Bacterial Infection models

2024-07-17

Basic bacteria infection model

\[ \begin{aligned} \dot{B} & = g B(1-\frac{B}{B_{max}}) - d_B B - kBI\\ \dot{I} & = r BI - d_I I \end{aligned} \]

Can also be other extracellular organisms. Probably not ideal for intra-cellular bacteria (e.g., TB).

Extended bacteria infection model

\[\begin{align} \dot B &= g B (1-\frac{B}{B_{max}}) - d_B B - k_I B I - k_A B A \\ \dot I &= r_I B (1 -\frac{I}{I_{max}} ) - d_I I \\ \dot A &= r_A \frac{\log(I)}{h+\log(I)} A - d_A A \end{align}\]

Model uses

Model Exploration

Looking at the dynamics (time-series) of a model can be useful.
Often, we are not mainly interested in the time series, but instead some more specific quantity, e.g. total number of pathogen/infected cells, steady state values, etc.
We usually want to to know how such outcome(s) of interest vary with some parameter(s).
What do we need to do to answer that question?

Model Exploration

Choose some parameter values.
Run the simulation model.
Record quantities/outcomes of interest.
Choose another set of parameter values (usually we only vary one at a time).
Repeat steps 2-4 until you got all parameter-outcome pairs of interest.
Report (e.g. plot) your findings.

Model Exploration example 1

Question: How dose the antigen dose for a killed (influenza) vaccine affect antibody levels post vaccination?
Approach: Build a simple model and explore (after Handel et al 2018 PCB).
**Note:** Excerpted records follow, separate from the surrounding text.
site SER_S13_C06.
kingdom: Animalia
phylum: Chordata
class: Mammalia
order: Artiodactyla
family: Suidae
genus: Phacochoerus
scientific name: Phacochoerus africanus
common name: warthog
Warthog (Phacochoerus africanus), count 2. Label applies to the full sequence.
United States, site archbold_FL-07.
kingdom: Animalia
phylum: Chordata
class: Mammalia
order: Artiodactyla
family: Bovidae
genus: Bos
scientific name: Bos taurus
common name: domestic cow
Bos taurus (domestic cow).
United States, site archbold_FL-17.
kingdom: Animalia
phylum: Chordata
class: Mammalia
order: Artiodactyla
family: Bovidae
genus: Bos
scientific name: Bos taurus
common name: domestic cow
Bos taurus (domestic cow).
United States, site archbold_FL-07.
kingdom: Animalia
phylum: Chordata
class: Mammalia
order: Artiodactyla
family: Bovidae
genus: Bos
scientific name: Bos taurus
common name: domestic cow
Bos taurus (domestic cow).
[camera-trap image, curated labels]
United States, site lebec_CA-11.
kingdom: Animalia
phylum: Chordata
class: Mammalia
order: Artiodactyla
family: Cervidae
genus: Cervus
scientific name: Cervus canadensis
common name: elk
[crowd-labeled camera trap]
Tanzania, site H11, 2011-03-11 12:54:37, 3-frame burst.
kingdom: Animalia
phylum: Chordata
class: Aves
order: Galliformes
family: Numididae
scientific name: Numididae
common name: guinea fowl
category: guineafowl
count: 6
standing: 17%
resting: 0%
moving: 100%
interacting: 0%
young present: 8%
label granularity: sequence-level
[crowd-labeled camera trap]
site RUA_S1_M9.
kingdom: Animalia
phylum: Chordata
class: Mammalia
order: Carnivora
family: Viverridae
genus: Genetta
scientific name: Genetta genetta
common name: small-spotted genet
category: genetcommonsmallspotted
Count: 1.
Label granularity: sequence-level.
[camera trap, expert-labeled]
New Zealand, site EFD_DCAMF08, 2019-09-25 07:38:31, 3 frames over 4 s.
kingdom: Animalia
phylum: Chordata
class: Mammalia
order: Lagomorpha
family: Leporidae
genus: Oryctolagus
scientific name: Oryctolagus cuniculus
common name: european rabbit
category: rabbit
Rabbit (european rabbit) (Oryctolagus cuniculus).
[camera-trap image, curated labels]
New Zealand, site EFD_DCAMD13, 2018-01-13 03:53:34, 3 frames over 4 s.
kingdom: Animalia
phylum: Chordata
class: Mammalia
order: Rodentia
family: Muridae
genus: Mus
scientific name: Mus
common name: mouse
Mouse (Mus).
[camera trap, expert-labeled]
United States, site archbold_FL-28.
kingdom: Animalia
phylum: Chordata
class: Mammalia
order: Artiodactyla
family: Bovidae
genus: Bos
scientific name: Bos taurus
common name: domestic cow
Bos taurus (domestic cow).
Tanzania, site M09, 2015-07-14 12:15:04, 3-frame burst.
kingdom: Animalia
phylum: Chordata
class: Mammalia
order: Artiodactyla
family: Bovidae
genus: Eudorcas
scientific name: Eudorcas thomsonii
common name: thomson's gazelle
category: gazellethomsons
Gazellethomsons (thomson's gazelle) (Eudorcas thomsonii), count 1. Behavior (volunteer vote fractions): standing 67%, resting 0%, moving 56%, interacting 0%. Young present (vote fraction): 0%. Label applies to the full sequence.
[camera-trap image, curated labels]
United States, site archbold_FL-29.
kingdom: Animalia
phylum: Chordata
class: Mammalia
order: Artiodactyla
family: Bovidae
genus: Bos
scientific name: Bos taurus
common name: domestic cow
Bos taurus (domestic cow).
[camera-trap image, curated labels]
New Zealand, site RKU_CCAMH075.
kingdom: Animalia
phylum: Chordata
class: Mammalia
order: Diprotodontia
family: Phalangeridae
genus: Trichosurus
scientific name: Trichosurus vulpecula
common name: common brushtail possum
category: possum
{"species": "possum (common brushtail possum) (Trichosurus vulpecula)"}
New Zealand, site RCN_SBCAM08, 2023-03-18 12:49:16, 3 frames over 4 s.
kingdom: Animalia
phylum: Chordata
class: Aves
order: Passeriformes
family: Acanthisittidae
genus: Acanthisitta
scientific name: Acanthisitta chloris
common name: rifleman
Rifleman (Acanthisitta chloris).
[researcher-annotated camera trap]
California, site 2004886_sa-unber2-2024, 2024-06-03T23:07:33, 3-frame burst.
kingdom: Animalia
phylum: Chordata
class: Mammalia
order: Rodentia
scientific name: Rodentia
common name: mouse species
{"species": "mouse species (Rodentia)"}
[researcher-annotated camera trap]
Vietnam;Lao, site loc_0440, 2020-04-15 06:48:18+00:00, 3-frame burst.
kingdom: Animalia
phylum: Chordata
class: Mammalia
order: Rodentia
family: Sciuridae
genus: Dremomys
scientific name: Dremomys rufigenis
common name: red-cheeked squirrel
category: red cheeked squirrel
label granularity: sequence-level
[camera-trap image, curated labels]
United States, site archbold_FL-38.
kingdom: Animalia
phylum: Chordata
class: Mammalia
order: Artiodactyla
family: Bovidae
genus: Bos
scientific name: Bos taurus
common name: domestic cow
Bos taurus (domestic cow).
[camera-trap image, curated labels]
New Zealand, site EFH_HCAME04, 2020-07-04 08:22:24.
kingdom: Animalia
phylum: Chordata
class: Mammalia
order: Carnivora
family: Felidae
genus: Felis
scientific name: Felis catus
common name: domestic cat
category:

\[ \begin{aligned} \dot V &= - d_V V - k_A AV \\ \dot F &= p_F - d_F F + \frac{V}{V+ h_V}g_F(F_{max}-F) \\ \dot B & = \frac{F V}{F V + h_F} g_B B \\ \dot A & = r_A B - d_A A - k_A A V \end{aligned} \] (This is a simpler version of the virus and immune response DSAIRM model.)

Model Exploration example 1

Run model for different antigen doses (\(V_0\)).

Model Exploration example 1

Run model for different \(V_0\), record antibodies \(A\) at end of each simulation for each \(V_0\).
Use this equation to compute protection as a function of antibody level. \(P= 1 - \frac{1}{e^{k_1(\log(A)-k_2)}}\)

Model Exploration - Example 2

Virus fitness as function of virion binding ( \(k_+\) ) and release ( \(k_-\) ) rates. Handel et al (2014) Proc Royal Soc Interface.

Exploration comments

If the system/question is very simple, we might not need a model.
Interactions among pathogens and the immune response are often complex. If we know little about our system and its behavior, building and exploring simple models is often a useful first step.

Back to bacteria

Assume we think this model is a good approximation for a real system we are interested in.
We want to explore/predict the peak burden of bacteria if we were able to increase the induction of the immune response (parameter \(r\)), e.g. by giving a drug.

\[ \begin{aligned} \dot{B} & = g B(1-\frac{B}{B_{max}}) - d_B B - kBI\\ \dot{I} & = r BI - d_I I \end{aligned} \]

Model Exploration

Choose some parameter values.
Run the simulation model.
Record quantities/outcomes of interest. Here: \(B\) at peak.
Choose another set of parameter values (usually we only vary one at a time). Here: \(r\).
Repeat steps 2-4 until you got all parameter-outcome pairs of interest.
Report (e.g. plot) your findings.

Exploration exercise

We could do the model exploration by hand through the DSAIRM GUI for the “Basic Bacteria Model” (or any other) app.
The Bacteria Model Exploration apps allows you to do some exploration graphically.
We could write R code that loops over parameters and repeatedly calls the underlying model (‘Level 2’ of the DSAIRM package tutorial).

Exploration exercise

Start an R script. Write code that implements a loop over a parameter of your choice, for each value calls the simulate_basicbacteria_ode() model function, and computes some outcome of interest.
You can copy/paste/modify the solution from task 6 you looked at as homework.
If you want more of a challenge, use the Extended Bacteria Model app and write some R code to loop over parameters of your choice and plot the results (whatever outcome you consider interesting to explore).